What was accomplished? They briefed the chair on an earlier meeting and planned a site visit.
Now, the committee is going to include four new members — Jason Muise, Jim Feehan, Sterling Peyton and Vanessa Newhook. Musie and Feehan are particularly good choices. Muise is an engineer with experience in project delivery, while Feehan, a Memorial University economist, has had a keen and critical eye on the project since its inception.
Peyton and Newhook have experience in the bureaucracy.
But all four bring the critical requirement of not having to remain in anyone’s political good graces.
The only real problem? Effective independent oversight hasn’t arrived until long after the project has become bogged down in serious and expensive trouble.
That’s something that is too often the case in this province; no stitches in time here.

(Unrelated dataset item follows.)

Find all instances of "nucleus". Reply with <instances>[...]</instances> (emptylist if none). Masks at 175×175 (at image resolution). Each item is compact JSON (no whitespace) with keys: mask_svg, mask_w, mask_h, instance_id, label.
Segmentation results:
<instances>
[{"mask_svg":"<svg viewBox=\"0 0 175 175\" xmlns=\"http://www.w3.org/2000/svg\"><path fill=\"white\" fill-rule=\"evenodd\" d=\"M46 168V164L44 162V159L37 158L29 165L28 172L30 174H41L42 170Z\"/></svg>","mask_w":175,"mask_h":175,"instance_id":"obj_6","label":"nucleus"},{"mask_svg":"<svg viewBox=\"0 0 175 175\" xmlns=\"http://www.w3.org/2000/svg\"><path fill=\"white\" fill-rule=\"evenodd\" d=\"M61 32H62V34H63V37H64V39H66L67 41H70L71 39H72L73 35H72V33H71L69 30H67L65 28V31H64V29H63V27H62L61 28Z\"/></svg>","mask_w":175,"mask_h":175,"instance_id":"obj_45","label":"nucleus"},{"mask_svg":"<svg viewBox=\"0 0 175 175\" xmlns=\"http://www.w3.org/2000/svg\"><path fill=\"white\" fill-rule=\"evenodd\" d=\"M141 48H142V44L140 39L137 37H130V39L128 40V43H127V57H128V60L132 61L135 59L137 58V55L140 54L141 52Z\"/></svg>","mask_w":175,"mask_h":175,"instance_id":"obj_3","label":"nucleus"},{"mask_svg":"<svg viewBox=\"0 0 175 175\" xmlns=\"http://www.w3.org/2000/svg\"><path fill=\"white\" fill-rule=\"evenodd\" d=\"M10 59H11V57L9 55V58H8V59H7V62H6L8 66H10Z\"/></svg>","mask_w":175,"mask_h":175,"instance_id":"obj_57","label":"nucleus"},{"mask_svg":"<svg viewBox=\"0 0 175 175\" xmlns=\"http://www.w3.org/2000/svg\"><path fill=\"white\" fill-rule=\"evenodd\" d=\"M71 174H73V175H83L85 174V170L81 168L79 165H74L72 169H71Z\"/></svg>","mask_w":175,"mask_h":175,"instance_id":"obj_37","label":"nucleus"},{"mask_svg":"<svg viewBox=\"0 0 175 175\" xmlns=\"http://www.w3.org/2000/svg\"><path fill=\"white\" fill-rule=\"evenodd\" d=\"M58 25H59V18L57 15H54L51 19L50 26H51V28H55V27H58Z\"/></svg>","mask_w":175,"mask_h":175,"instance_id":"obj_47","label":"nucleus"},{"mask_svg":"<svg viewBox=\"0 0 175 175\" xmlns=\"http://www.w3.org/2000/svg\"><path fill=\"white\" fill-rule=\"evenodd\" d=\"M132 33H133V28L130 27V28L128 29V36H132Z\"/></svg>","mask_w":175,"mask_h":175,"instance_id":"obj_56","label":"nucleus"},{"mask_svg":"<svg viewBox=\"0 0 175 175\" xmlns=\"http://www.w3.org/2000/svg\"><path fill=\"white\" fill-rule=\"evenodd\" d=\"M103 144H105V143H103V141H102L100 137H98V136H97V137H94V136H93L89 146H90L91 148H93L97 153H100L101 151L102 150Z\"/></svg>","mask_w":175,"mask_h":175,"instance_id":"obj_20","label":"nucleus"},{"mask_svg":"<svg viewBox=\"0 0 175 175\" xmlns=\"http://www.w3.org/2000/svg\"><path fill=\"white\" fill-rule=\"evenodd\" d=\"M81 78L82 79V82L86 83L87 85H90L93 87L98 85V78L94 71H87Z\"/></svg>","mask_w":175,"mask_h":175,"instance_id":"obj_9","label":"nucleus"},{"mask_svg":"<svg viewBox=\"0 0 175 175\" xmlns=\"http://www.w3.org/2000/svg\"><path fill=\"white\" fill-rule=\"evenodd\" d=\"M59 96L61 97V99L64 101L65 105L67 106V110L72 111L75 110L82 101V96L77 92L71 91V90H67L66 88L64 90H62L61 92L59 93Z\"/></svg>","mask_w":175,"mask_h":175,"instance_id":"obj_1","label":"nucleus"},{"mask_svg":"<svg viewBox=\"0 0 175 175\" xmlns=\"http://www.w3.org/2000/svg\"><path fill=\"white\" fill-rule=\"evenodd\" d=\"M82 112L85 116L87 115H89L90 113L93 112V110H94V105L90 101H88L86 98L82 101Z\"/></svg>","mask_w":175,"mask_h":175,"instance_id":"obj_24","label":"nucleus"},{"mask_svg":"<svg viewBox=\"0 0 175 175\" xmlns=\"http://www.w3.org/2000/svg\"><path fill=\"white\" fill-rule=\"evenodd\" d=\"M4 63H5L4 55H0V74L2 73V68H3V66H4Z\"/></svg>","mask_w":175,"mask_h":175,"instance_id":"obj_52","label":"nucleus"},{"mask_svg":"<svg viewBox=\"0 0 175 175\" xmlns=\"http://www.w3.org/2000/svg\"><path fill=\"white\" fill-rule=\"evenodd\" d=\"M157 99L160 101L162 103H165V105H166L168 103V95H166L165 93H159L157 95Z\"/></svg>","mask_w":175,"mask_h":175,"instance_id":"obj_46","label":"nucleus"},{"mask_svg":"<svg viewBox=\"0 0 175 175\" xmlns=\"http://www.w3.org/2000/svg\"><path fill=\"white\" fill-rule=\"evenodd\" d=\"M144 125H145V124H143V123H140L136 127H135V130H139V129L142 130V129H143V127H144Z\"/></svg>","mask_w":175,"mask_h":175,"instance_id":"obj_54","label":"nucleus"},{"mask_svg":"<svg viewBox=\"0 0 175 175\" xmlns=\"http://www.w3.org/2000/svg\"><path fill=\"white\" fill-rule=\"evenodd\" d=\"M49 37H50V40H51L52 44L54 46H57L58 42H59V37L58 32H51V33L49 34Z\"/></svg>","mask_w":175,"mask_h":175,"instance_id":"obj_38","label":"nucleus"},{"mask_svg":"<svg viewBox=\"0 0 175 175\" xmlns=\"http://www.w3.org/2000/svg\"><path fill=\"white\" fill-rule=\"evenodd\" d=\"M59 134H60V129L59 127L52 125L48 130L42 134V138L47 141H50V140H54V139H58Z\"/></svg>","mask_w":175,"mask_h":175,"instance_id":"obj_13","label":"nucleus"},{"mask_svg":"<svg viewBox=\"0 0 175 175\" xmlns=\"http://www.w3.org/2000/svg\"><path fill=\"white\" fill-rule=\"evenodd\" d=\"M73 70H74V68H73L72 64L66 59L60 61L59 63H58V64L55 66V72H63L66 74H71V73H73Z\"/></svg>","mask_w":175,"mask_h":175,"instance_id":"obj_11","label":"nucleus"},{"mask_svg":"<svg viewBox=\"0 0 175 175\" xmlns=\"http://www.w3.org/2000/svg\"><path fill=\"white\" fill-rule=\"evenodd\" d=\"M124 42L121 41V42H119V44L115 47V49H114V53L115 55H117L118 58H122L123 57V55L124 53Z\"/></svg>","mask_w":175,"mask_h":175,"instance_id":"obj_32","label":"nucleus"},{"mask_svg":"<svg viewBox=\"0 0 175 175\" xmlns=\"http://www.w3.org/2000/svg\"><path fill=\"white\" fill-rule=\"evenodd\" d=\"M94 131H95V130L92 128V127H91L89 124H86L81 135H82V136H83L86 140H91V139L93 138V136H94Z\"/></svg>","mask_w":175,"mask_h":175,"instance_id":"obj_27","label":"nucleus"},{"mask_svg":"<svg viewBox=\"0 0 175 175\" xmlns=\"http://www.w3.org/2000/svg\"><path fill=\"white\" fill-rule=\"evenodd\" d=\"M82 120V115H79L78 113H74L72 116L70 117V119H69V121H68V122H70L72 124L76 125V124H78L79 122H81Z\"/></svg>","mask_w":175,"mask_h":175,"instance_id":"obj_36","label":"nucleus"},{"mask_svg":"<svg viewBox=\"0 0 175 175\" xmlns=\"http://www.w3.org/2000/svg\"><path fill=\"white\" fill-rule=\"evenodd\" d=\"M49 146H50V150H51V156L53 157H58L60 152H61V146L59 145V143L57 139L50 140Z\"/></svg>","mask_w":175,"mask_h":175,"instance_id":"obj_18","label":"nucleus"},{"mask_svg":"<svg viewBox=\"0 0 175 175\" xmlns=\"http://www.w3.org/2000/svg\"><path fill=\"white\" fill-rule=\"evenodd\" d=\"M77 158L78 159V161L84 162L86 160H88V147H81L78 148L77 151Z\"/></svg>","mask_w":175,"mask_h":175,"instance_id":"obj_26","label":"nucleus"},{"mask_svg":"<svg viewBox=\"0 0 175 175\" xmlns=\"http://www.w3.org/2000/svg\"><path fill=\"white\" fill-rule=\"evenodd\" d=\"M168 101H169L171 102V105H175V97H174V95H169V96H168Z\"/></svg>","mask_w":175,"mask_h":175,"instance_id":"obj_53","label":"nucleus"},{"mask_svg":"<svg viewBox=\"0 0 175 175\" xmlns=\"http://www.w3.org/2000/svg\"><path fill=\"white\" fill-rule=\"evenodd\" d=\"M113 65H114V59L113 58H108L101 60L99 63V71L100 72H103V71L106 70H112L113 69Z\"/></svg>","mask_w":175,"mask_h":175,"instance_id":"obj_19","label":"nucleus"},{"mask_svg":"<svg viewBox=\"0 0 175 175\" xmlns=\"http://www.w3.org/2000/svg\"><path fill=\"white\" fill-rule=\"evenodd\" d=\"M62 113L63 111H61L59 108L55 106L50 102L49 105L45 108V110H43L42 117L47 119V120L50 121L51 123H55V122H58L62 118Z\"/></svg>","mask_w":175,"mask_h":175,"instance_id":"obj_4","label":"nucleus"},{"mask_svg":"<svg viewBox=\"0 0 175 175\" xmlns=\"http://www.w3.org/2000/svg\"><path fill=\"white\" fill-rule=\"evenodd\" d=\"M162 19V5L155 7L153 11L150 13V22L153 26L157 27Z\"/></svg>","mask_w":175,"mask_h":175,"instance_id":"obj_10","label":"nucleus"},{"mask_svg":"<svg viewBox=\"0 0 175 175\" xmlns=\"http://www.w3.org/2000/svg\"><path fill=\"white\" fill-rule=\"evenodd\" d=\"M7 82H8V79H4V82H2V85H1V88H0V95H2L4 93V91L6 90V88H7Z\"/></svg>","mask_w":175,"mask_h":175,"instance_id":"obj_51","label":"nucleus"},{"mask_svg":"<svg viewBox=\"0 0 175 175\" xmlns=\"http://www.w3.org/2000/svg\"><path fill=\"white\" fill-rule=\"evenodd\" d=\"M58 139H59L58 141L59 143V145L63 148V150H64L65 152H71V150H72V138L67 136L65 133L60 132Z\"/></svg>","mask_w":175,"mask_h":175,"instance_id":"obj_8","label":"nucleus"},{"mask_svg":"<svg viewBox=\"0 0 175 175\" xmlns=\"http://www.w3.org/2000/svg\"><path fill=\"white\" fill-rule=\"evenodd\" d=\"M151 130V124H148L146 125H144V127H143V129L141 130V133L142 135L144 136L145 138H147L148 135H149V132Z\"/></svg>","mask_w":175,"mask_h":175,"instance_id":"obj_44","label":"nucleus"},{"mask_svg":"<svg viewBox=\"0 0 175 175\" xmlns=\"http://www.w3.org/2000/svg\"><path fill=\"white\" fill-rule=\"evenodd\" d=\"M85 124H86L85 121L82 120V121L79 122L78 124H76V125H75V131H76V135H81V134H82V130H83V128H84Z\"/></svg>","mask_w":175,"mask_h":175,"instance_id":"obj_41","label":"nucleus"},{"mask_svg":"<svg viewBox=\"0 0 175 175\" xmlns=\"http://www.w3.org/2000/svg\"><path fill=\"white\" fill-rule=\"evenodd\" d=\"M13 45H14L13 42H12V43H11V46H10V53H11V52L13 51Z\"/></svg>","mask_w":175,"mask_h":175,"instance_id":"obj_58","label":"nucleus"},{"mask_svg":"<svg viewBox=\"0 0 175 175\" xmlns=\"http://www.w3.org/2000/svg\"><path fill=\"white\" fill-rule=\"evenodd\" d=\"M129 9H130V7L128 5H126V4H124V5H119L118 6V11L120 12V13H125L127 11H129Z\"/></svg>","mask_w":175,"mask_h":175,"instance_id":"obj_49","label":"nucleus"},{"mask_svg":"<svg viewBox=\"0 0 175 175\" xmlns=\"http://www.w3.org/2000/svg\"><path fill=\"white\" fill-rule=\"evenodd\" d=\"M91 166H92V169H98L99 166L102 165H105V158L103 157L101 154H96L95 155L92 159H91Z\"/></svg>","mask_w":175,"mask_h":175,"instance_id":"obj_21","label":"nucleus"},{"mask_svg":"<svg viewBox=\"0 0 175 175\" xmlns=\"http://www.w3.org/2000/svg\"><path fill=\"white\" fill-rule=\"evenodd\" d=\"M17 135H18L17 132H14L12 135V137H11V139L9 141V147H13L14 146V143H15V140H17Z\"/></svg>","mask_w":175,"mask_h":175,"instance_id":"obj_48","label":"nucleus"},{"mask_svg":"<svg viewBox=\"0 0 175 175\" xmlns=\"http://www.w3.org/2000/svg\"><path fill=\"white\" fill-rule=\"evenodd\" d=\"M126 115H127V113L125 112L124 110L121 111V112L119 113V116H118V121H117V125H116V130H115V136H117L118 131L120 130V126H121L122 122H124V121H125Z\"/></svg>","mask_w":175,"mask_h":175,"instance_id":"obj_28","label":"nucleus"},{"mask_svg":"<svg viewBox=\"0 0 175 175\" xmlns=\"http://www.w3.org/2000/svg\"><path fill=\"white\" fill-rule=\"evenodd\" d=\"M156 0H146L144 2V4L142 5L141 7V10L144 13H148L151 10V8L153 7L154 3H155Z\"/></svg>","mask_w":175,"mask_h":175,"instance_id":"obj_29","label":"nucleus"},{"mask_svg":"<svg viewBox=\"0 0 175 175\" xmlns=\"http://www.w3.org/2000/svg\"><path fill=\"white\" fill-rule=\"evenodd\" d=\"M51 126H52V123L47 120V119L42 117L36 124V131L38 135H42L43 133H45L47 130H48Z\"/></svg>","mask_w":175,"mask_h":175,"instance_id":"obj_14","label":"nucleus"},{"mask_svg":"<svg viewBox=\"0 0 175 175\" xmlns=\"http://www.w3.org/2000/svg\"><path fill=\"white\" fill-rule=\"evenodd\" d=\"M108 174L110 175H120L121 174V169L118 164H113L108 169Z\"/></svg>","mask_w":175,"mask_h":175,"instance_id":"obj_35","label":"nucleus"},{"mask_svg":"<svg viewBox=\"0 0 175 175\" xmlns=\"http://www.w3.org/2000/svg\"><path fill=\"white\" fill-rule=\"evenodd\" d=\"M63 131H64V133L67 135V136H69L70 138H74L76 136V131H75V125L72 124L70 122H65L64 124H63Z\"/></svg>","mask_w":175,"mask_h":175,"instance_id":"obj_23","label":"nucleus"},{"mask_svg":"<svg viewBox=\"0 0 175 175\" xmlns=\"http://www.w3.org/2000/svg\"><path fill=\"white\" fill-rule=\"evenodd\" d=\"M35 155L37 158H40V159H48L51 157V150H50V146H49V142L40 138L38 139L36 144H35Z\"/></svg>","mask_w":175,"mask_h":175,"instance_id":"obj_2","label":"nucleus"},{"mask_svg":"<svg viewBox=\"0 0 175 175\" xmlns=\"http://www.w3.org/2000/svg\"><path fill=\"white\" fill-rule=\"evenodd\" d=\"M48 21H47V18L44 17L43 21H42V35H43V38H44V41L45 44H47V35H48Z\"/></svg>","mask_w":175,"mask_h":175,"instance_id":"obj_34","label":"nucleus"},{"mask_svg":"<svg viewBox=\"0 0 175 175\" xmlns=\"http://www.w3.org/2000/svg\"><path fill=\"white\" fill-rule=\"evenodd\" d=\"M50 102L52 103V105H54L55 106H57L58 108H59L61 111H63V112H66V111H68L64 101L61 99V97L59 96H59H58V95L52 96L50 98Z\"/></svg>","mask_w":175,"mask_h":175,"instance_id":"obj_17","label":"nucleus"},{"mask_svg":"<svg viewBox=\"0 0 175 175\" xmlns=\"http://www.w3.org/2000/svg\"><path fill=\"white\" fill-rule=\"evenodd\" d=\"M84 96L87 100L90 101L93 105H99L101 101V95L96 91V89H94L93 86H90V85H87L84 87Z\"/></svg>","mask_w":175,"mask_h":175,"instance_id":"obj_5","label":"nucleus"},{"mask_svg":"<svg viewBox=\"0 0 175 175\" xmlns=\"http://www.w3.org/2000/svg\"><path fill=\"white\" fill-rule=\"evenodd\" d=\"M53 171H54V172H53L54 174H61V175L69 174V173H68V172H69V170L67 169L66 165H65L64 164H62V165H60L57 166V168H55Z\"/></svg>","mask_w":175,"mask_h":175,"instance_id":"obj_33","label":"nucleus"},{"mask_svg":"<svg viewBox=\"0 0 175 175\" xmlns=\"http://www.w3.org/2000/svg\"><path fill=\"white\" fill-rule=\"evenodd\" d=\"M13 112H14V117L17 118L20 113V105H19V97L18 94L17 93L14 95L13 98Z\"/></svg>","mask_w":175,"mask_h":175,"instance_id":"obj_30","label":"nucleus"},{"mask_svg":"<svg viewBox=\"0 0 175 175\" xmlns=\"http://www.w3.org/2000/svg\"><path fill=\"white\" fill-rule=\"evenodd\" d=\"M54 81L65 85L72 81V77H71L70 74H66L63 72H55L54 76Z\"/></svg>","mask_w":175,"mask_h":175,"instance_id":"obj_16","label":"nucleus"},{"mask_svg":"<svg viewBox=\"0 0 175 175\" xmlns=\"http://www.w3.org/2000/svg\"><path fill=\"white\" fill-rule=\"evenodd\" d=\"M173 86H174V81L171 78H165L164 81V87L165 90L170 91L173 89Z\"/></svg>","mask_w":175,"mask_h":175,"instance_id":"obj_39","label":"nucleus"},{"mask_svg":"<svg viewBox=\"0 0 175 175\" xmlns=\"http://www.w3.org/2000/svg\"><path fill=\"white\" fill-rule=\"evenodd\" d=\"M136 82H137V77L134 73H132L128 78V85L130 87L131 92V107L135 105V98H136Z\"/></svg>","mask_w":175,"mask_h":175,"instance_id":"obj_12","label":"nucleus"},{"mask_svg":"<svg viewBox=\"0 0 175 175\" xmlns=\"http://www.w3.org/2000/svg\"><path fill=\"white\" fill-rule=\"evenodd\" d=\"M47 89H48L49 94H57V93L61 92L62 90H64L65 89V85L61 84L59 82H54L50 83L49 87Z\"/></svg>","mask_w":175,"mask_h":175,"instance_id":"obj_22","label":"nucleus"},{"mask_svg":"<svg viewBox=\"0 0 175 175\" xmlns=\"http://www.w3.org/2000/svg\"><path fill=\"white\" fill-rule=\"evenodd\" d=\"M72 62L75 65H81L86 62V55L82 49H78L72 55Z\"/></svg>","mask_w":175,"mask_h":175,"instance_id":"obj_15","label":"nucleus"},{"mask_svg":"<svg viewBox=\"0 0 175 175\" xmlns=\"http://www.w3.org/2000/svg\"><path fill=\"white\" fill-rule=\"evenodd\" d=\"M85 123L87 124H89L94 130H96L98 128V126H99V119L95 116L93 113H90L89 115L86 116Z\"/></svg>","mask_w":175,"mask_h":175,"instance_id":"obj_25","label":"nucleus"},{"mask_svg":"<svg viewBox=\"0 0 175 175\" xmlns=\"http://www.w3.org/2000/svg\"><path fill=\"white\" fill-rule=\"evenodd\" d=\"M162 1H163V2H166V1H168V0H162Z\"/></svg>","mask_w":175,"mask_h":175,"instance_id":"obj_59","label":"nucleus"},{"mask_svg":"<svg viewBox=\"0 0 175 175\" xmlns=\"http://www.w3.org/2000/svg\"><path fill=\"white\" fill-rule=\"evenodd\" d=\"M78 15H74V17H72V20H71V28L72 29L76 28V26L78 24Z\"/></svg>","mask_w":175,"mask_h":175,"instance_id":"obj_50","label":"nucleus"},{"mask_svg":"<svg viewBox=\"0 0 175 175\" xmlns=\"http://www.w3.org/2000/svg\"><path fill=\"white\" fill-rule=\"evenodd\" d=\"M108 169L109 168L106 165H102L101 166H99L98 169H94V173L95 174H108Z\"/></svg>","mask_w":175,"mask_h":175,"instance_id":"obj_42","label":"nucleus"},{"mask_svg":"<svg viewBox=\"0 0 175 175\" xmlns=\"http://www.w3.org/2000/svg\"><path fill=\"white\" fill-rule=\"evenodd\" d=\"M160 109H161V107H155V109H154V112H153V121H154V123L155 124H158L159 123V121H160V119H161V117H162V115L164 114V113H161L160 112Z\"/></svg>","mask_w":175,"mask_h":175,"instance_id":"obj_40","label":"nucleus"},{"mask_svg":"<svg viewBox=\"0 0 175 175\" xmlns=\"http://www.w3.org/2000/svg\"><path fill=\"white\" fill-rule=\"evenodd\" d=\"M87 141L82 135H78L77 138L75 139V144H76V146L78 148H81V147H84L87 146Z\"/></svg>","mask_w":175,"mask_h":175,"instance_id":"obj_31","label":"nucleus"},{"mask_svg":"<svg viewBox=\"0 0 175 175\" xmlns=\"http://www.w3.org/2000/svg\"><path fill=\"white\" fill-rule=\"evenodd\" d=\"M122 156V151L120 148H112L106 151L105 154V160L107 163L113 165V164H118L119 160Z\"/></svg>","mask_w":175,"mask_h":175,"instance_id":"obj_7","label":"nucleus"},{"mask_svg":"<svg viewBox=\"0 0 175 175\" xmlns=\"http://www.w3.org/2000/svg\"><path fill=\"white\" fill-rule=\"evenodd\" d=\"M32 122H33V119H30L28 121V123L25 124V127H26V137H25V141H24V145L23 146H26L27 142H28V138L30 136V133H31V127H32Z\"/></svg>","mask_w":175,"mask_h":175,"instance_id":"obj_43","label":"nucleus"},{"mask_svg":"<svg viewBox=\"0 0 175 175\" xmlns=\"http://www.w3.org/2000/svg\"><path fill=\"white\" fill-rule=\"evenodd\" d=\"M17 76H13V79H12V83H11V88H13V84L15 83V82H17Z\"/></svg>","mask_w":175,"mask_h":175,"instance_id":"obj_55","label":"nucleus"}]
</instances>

Our governments seem to prefer the great and lengthy unraveling.
And that raises a particular concern.
Why do successive governments feel it necessary to entrench themselves in their decisions, no matter how badly those actions are going?
Why is it that provincial administrations in this province seem incapable of saying, “We made a mistake”?
Why is it that governments, Liberal or Tory, prefer to keep digging when they find themselves in a hole?
It’s got to change. We need a government that solves problems, rather than ones that let matters fester until there is no way out — followed inevitably by commissions of inquiry designed to teach us where we went wrong, and that seem to prove, repeatedly, we seem incapable of learning.